LLM Lower Layer Freeze Jailbreak

Description: A vulnerability exists in Large Language Models (LLMs) that allows for efficient jailbreaking by selectively fine-tuning only the lower layers of the model with a toxic dataset. This "Freeze Training" method, as described in the research paper, concentrates the fine-tuning on layers identified as being highly sensitive to the generation of harmful content. This approach significantly reduces training duration and GPU memory consumption while maintaining a high jailbreak success rate.

Examples: The paper demonstrates that fine-tuning the first five layers ("Freeze-Front5-SFT") achieves an Attack Success Rate (ASR) of 84.19% and a Harm Score of 4.33 on the Qwen2.5-7B-Instruct model, with only 1.5 hours and 169.2 GB GPU memory usage.

Impact: Successful exploitation of this vulnerability can lead to the generation of harmful content, bypassing safety mechanisms implemented in the LLM. The paper specifically targets jailbreak attacks, allowing the model to produce outputs that violate ethical guidelines, legal requirements, or the model's intended use.
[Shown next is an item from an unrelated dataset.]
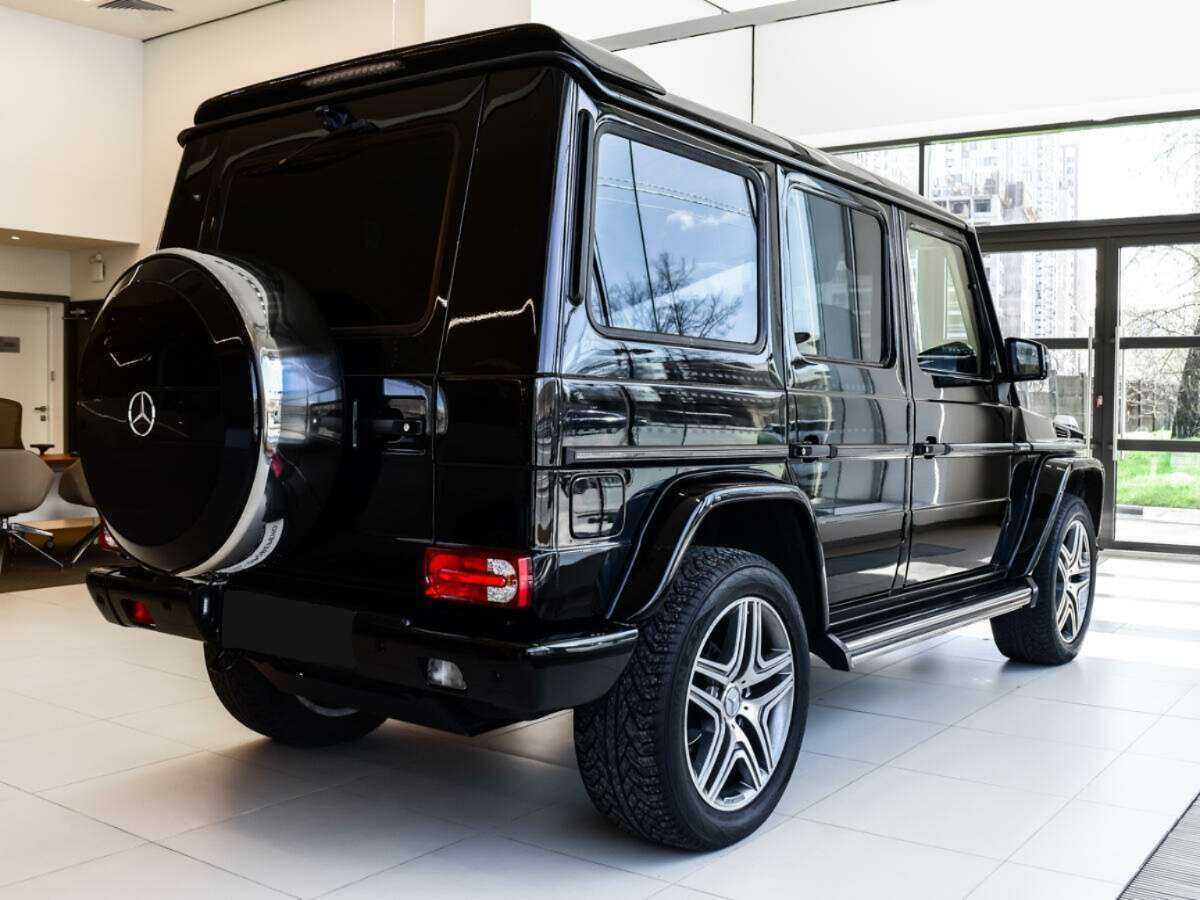 Mercedes-Benz G-Класс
Affected Systems: Large Language Models (LLMs) that are vulnerable to jailbreak attacks. Specific models tested in the paper include Qwen2.5-7B-Instruct, GLM4, Llama3.1, Mistral, and Baichuan2, however all LLMs are likely to be affected.

Mitigation Steps:

• Implement fine-tuning methods that include a broad range of layers, specifically incorporating a balance between lower and higher layers, for all training, not only for safety alignment.
• Develop metrics for identifying and mitigating the sensitivity of lower layers to harmful content, such as the use of "Comprehensive Sensitivity Score" (S_score) described in the paper.
• Use a combination of training on the full and lower layers and test the effects of these changes on current jailbreak methods.
• Employ techniques to penalize deviation from the expected behavior in the parameter updates during fine-tuning.